We also build, or contract to build molds and other tools (collectively defined as “tooling”) necessary to produce our products. As with product sales, we recognize revenue when control of the tool transfers to the customer. If the tooling is highly customized with no alternative use to us and we have an enforceable right to payment for performance completed to date, we transfer control and recognize revenue over time by measuring progress towards completion using the Input Method based on costs incurred relative to total estimated costs to completion. Otherwise, revenue for the tooling is recognized at the point in time when the customer approves the tool. We do not have any material significant payment terms as payment is typically either received during the mold-build process or shortly after completion.

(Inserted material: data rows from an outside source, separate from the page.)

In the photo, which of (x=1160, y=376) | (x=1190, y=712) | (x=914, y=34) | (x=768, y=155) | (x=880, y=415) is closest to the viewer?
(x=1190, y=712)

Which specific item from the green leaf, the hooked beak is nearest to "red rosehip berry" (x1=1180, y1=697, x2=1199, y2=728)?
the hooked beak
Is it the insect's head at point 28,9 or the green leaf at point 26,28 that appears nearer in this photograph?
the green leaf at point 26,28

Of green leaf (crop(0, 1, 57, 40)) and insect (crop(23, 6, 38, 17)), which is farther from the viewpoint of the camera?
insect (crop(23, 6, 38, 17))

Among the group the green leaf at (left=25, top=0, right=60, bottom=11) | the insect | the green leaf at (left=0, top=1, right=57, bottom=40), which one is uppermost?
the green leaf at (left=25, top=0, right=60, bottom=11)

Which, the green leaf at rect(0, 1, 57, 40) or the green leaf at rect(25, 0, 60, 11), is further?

In certain instances, we offer extended warranties on tools sold to our customers above and beyond the normal standard warranties. We normally receive payment at the inception of the contract and recognize revenue over the term of the contract. At December 31, 2019, $515 thousand of unearned revenue associated with outstanding contracts was reported in Accounts Payable, Accrued and Other Liabilities. At March 31, 2020, the unearned amount was $432 thousand. We expect to recognize approximately $172 thousand of the unearned amount during the remainder of 2020, $123 thousand in 2021, and $137 thousand thereafter.

Credit Risk

We are exposed to credit losses primarily through our product sales, tooling sales and services to our customers. We assess each customer’s ability to pay for the products we sell by conducting a credit review. The credit review considers our expected billing exposure and timing for payment and the customer’s established credit rating or our assessment of the customer’s creditworthiness based on our analysis of their financial statements when a credit rating is not available. We also consider contract terms and conditions, country and political risks, and business strategy in our evaluation. A credit limit is established for each customer based on the outcome of this review.

We monitor our ongoing credit exposure through active review of customer balances against contract terms and due dates. Our activities include timely account reconciliation, dispute resolution and payment confirmation. We may employ collection agencies and legal counsel to pursue recovery of defaulted receivables.

At March 31, 2020, we reported $602 million of accounts receivable, net of CECL of $5.7 million. Changes in the allowance were not material for the three months ended March 31, 2020. Current uncertainty in credit and market conditions due to the COVID-19 pandemic may slow our collection efforts if customers experience significant difficulty accessing credit and paying their obligations, which may lead to higher than normal accounts receivable and increased CECL charges.